§ **Text extract**:

• • • • • • •

This is, perhaps, why I love the following movie scene so much:


----------



## Rasa (Apr 23, 2009)

I have yet to think of a way to cheat on my recitals


----------



## KaerbEmEvig (Dec 15, 2009)

Rasa said:


> I have yet to think of a way to cheat on my recitals


You can use playback!


----------



## Ravellian (Aug 17, 2009)

If you cheat in school to pass tests, you're not learning anything. You may as well not be there..


----------



## Couchie (Dec 9, 2010)

The only "cheating" I did in high school was basing my english essays entirely on the commentary found in Coles Notes without reading the novels themselves. Also, I was in Honours English, sad stuff.


----------



## Sonata (Aug 7, 2010)

Of course kv... it's terrible when other people do it but you have a rationalization for yourself, eh?

As someone who worked hard to do well in school...especially for very competitive entrance into my grad program, I am pretty anti cheating.


----------



## Philip (Mar 22, 2011)

Rasa said:


> I have yet to think of a way to cheat on my recitals


beta blockers?


----------



## kv466 (May 18, 2011)

Sonata said:


> Of course kv... it's terrible when other people do it but you have a rationalization for yourself, eh?
> 
> As someone who worked hard to do well in school...especially for very competitive entrance into my grad program, I am pretty anti cheating.


I won't be accused of advocating anything perceived as 'wrong'.

I'm glad you worked hard and you deserve everything you get from it. I didn't have to work hard because school is not hard. Learning is not hard. If it were hard for me, I would have studied and studied and tried so hard but that simply wasn't the case. I was accepted into BC among many other institutions mostly from aptitude tests and sat's; it was just never my thing and never will be.

It's only terrible if you cheat and can't read or write.


----------



## Almaviva (Aug 13, 2010)

• • • • • • •

§ **Supplied material**:

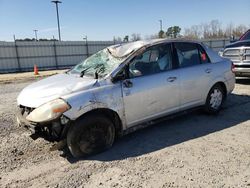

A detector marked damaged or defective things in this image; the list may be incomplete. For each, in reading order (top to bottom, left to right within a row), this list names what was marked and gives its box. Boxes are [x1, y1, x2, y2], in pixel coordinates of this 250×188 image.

damaged windshield [69, 49, 124, 78]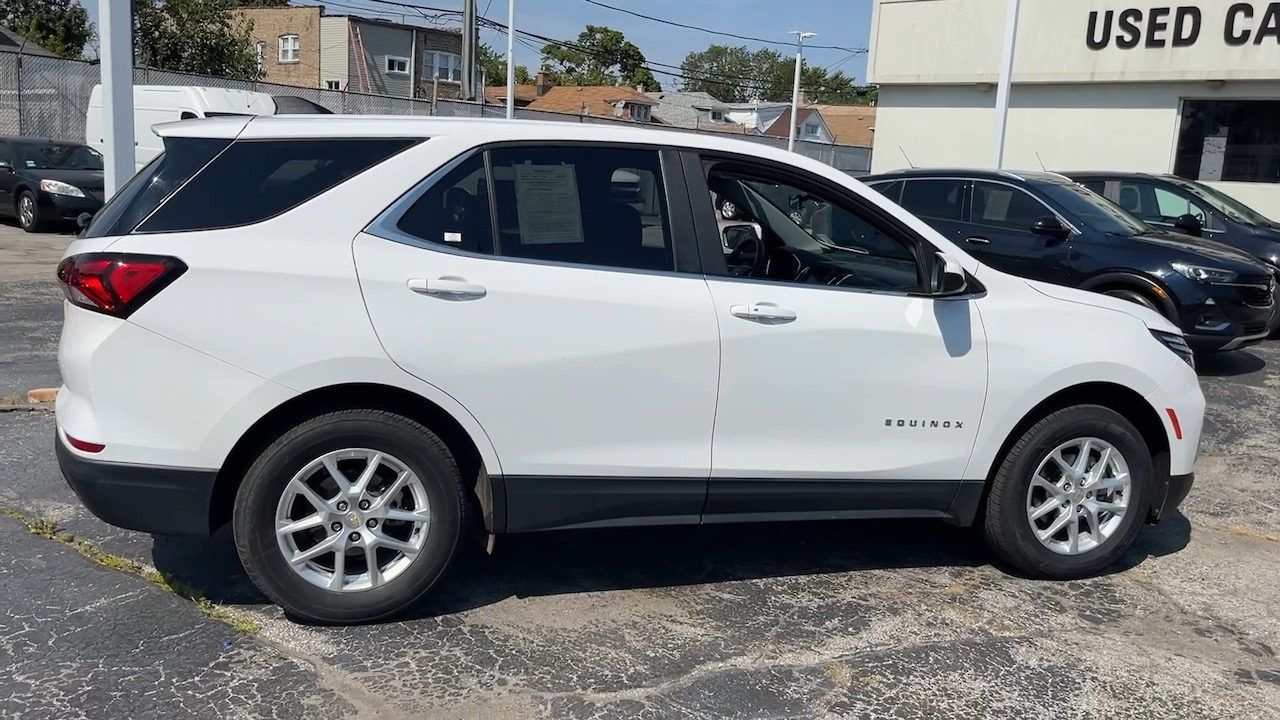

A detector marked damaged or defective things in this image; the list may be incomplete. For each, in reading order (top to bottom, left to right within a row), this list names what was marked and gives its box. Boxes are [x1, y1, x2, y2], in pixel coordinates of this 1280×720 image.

cracked pavement [2, 225, 1280, 717]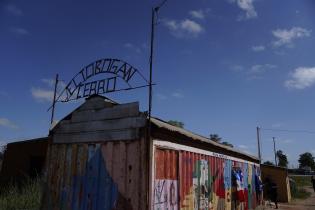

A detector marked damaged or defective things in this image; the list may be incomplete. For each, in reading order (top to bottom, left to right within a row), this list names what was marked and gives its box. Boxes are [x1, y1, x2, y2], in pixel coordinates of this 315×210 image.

rusty metal roof [151, 116, 262, 161]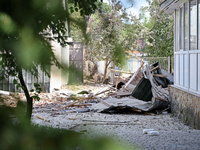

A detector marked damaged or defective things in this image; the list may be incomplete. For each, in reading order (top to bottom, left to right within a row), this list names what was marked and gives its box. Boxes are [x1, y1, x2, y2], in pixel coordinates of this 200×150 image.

damaged facade [161, 0, 200, 129]
damaged wall [170, 86, 200, 129]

• • • • • • •

§ **Stated problem A**:
Answer these questions about the forum thread on cheating:
(i) What does KaerbEmEvig suggest Rasa can use?
(ii) On what did Couchie base the high school English essays?
(iii) According to kv466, what was the acceptance into BC mostly from?
§ **Stated problem B**: Retype the stretch of the forum thread on cheating from "I won't be accused" through "never will be.".

§ **Expected output A**:
(i) Playback
(ii) The commentary found in Coles Notes, without reading the novels themselves
(iii) Aptitude tests and sat's

§ **Expected output B**:
I won't be accused of advocating anything perceived as 'wrong'.

I'm glad you worked hard and you deserve everything you get from it. I didn't have to work hard because school is not hard. Learning is not hard. If it were hard for me, I would have studied and studied and tried so hard but that simply wasn't the case. I was accepted into BC among many other institutions mostly from aptitude tests and sat's; it was just never my thing and never will be.